READING PASSAGE:
┄┄┄┄┄┄
I [Heart] the Hub

Here’s a sentence I never thought I’d write: I “graduated” recently from Harvard University, along with honorary doctorates Meryl Streep and David Souter and about two dozen new BFFs, aka Nieman Fellows. I put the verb in quotes because technically we don’t earn degrees or graduate; we audit Harvard classes and attend thrice-weekly programs and seminars at Lippman House, the program’s home base.

Monica, Audra, me and Janet at our faux graduation.

We earn “certificates,” which were handed out to us the week prior by Harvard President Drew Faust, who encouraged us to become the leaders of the new-media world. Faust spoke openly and engagingly, including about what it was like for her to travel abroad as a representative of Harvard and be “treated like a head of state.”

I can’t say we’ve been received as heads of state, but the Nieman Fellows have been feted and fed and saturated with enough intellectual fodder to last a lifetime, as I’ve tried to describe on this blog. We’ve been plucked from disparate newsrooms (and home offices) across the world and thrown into a challenging, welcoming environment that’s designed to send us back to our communities with renewed vigor and curiosity.

Among the things I’ve learned:

The Beeb (center) took me and Janet on an equally grueling hike in Quincy recently.

• How to serve a drop-ball in squash, a game I’ve become so enamored of that I’ll play even if it means re-aggravating the sciatica I pulled during my first time out last fall. (Props to my squash mentor, Martha Bebinger, who set a terrible example early on by diving for every single shot.)

• That Harvard professors were accessible not just through their lectures but also over drinks and dinner. Special thanks to Africa historian Caroline Elkins and public health professor Kathy Swartz, who were especially adept at dispelling the myth of the aloof, pinky-raised Hahvahd scahla.• That only Americans would add M&M’s into trail mix. This tidbit is courtesy of skinny South African pal Janet Heard, who also taught us our new favorite exclamation: SHAAAAAAAaaaa! It translates loosely to: Wow! Or, holy shit! Or, somebody get me a stiff gin-and-tonic! (In the realm of our dozen-plus goodbye gatherings, sending off the South Africans will be the hardest. They are the Scarecrow to my Dorothy; I’ll miss them the most.)

• That it’s possible for a municipality to spend twice as much per capita per school child than the norm, but only if it has pothole-riddled roads that would rival any Third World country. (Note to incoming Niemans: If you’re thinking of buying a new car, wait until the year is over. Our suspension is totally shot.) No wonder the Massholes are so crazed behind the wheel.
┄┄┄┄┄┄
GIVEN MATERIAL:
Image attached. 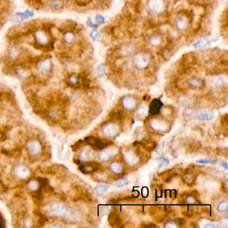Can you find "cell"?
┄┄┄┄┄┄
SET TASKS:
1 - In two sentences, what does the Nieman blog post say?
2 - Can you turn the paragraph of the Nieman blog post that begins "I can't say we've been received as heads of state" into a short bulleted list that keeps its main facts?
3 - Could you pick up the Nieman blog post right after its final sentence, about drivers, and carry it on?
The listing has nothing to do with the Nieman blog post.

THE REPLIES:
1 - The writer describes finishing a year as a Nieman Fellow at Harvard, where fellows audit classes, attend programs at Lippman House and receive certificates rather than degrees, which Harvard President Drew Faust handed out. The post then lists lessons from the year, such as how to serve a drop-ball in squash, that Harvard professors were accessible over drinks and dinner, and a South African friend's remark that only Americans would add M&M's to trail mix.

2 -
- The Nieman Fellows have not been received as heads of state.
- They have been feted, fed and saturated with enough intellectual fodder to last a lifetime, which the blog has tried to describe.
- They were drawn from disparate newsrooms and home offices across the world.
- They were placed in a challenging, welcoming environment designed to send them back to their communities with renewed vigor and curiosity.

3 -
• That children continually surprise you. Max, the sullen 16-year-old, was so angry and depressed when we got here that he “quit” school on the second day. (We talked him into going after lunch.) Now, of course, he doesn’t want to leave — although we did have to bribe him with $10 bucks to participate in the year-end Nieman Kids photo. Eleven-year-old Will, on the other hand, told me at the end of the first day of school that no one talked to him at recess. “But that’s OK because that’s always how it is on the first day of school when you’re the new kid,” he added. (I covet his level of maturity, I really do.) Three days later, he was elected class rep by a bunch of kids who still like to tease him about his “country accent.” But now, he’s the one in our family who most wants to return home to Roanoke.

• That my husband happily carved out his own role as a so-called affiliate. Not only did Tom work full-time while sitting in on regular classes. He also had a mini-premiere of the film he co-produced, “A Gift for the Village,” with velvety-smooth narration by Nieman Lisa Mullins, anchor of BBC’s “The World” program. He gave his own sounding (life/work story) in May — and had everyone in the room laughing. He also initiated our buddy Steve Pike into the world of

Tom and Steve in Colorado -- or was it Vermont?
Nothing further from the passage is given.